Cyberangriffe auf Elektroautos: Warum die Gefahr trotz Fortschritten wächst
Goran BolnbachCyberangriffe auf Elektroautos: Warum die Gefahr trotz Fortschritten wächst
Elektroautos immer stärker durch Cyberangriffe gefährdet – trotz Fortschritten in der Sicherheit
Obwohl die Sicherheit von Elektroautos (E-Autos) in den letzten 15 Jahren deutlich verbessert wurde, nehmen die Risiken durch Cyberangriffe weiter zu. Ein aktueller Bericht zeigt, wie Hacker Software-Schwachstellen ausnutzen könnten, um Batterien leerzulaufen zu lassen oder ganze Modellreihen aus der Ferne lahmzulegen. Bisher gab es jedoch keine bestätigten großflächigen Angriffe auf E-Autos in den letzten Jahren.
Sicherheitsexperten warnen, dass Angreifer Funktionen wie die Heizung in tausenden Fahrzeugen gleichzeitig auf maximale Leistung schalten könnten – mit der Folge, dass die Batterien vollständig entladen würden. Das Risiko entsteht durch Schwachstellen in den Software-Schnittstellen, wo unzureichende Authentifizierung oder einfache Fahrzeug-Identifikationsnummern unbefugten Zugriff ermöglichen.
Vernetzte Funktionen wie Fahrerassistenzsysteme haben zwar die Verkehrssicherheit erhöht, indem sie Unfälle reduzieren. Doch genau diese Vernetzung schafft auch neue Angriffsflächen. Zwar hat sich die IT-Sicherheit in Autos verbessert, doch Lücken bleiben – insbesondere in den Programmierschnittstellen (APIs).

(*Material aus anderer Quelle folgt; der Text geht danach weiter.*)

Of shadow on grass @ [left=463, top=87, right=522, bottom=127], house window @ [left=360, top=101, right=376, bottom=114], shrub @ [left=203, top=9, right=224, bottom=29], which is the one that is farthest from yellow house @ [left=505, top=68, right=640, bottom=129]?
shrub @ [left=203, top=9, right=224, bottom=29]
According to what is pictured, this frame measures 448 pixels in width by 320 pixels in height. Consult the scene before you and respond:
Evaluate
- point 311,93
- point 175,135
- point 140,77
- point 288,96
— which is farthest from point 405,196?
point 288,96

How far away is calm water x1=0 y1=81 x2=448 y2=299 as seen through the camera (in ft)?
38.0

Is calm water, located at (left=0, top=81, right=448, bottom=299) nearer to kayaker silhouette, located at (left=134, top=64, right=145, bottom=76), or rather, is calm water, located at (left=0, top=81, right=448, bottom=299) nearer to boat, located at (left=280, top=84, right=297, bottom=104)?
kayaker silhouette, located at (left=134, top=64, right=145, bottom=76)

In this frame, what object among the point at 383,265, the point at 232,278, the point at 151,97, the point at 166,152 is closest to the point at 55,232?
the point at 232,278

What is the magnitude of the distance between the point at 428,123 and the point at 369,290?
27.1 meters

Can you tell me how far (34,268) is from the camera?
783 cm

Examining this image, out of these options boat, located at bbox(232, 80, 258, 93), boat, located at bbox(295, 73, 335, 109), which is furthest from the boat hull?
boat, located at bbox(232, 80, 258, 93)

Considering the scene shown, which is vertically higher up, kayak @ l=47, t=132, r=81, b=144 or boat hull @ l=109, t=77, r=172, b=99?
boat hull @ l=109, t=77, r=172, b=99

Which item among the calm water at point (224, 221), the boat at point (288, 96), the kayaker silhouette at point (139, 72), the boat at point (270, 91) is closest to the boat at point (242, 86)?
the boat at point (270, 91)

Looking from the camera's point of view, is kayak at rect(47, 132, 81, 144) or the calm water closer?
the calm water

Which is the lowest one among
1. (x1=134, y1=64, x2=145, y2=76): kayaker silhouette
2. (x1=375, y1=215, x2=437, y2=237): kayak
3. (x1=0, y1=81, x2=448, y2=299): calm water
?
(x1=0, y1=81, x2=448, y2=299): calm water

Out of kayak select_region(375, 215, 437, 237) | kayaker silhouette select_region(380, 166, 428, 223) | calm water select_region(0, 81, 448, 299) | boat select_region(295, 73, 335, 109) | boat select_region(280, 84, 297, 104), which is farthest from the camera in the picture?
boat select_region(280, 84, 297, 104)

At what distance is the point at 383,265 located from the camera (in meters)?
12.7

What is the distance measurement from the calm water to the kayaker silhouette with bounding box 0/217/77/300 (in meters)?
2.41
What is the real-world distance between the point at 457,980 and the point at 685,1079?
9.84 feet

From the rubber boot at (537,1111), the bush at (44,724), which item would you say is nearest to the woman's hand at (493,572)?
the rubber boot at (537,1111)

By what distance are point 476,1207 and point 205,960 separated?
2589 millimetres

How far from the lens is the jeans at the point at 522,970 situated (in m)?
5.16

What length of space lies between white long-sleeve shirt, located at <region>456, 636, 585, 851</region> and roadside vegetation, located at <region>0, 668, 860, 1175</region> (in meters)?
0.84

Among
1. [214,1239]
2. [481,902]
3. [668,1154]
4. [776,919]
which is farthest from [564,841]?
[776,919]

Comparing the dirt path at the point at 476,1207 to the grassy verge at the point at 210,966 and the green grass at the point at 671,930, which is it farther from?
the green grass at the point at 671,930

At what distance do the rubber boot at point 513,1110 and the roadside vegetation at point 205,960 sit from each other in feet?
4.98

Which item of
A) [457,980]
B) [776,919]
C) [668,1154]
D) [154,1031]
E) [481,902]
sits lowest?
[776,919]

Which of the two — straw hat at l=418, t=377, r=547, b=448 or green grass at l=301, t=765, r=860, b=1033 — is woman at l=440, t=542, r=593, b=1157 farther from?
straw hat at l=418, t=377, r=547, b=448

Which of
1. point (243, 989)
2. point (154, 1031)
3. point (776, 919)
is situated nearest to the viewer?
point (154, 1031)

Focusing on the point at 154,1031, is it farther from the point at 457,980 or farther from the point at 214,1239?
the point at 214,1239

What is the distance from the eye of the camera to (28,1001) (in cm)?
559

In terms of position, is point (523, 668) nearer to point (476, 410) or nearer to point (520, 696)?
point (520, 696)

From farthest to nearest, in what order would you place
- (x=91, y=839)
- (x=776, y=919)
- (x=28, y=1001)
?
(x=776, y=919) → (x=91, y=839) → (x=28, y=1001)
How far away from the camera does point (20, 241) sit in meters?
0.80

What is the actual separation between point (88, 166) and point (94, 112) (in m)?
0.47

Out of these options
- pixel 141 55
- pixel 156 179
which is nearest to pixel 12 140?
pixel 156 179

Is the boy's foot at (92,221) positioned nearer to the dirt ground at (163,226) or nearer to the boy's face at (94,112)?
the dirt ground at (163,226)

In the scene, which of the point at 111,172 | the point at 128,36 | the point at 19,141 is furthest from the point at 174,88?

Die Branche hält sich mittlerweile an strenge Standards und Vorschriften, um vernetzte Fahrzeuge zu schützen. Die Hersteller arbeiten zudem zusammen, um bestehende Risiken zu minimieren. Dennoch betont der Bericht: Während die Gefahr von Unfällen sinkt, steigt das Risiko von Cyberangriffen weiter an.
In den letzten fünf Jahren gab es keine bestätigten Fälle, in denen Hacker API-Schwachstellen in E-Autos ausgenutzt hätten. Dennoch warnen Experten, dass die Möglichkeit großflächiger Störungen weiterhin besteht.
Der Bericht unterstreicht einen Wandel im Risikoprofil von Elektroautos: Zwar haben strengere Sicherheitsmaßnahmen einige Gefahren verringert, doch Schwachstellen in den Software-Schnittstellen bestehen fort. Hersteller und Regulierungsbehörden müssen sich weiterhin anpassen, um zu verhindern, dass mögliche Angriffe in Zukunft Realität werden.